Take care of yourself so your joy reaches beyond the amount of sleep you got, an insensitive comment someone made, or whether or not your partner shoveled the driveway. Your demeanor is stable enough not to depend on the cleanliness of your bathroom or the weather. Know what makes you happy and be fiercely deliberate about pursuing it. Fill your spirit with the things you love, whether it’s bluegrass music, blueberry muffins, or Sunday football.
Use mindfulness to observe what “comes up for you” as your child is having a hard time. Notice any sensations in your gut, heart, or body. Take deep breaths, take a bathroom break, or step outside for a few minutes to focus back on peace. Know what calms you, whether it’s some Grateful Dead music, a chat with a friend, fresh air, or a cup of hot tea, and be ready to use it.
Remind yourself that development brings friction.

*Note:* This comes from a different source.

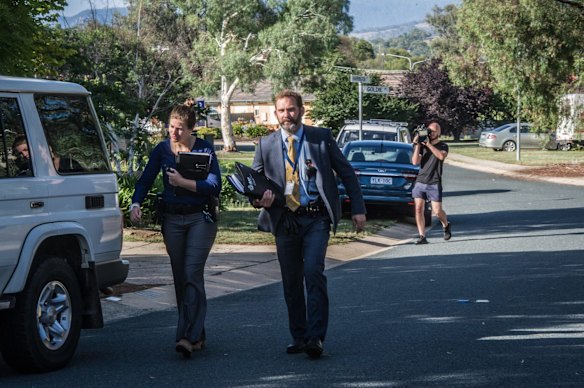 Police officers and forensic staff attend the scene of an overnight shooting and arson attack in Harrington circuit, Kambah. Numerous bullets have hit the home and three vehicles have been set alight.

As children mature, there is a natural friction while they assert themselves. They often get emotional as they realize they can’t do everything, be everything, or get everything. They don’t comply when they are super-busy touting their independence, separateness, and grown-upedness as if shouting it from a rooftop with a megaphone.
Visualize a rock.
Picture yourself a bright boulder so heavy an excavator couldn’t scoop it up. As you deal with challenges, adventures, and difficulties (like a stuffed animal in the toilet or a spilled gallon of milk, for example), you’re unchanging. You’re the rock that picks up the sun’s rays and reflects them toward everyone else.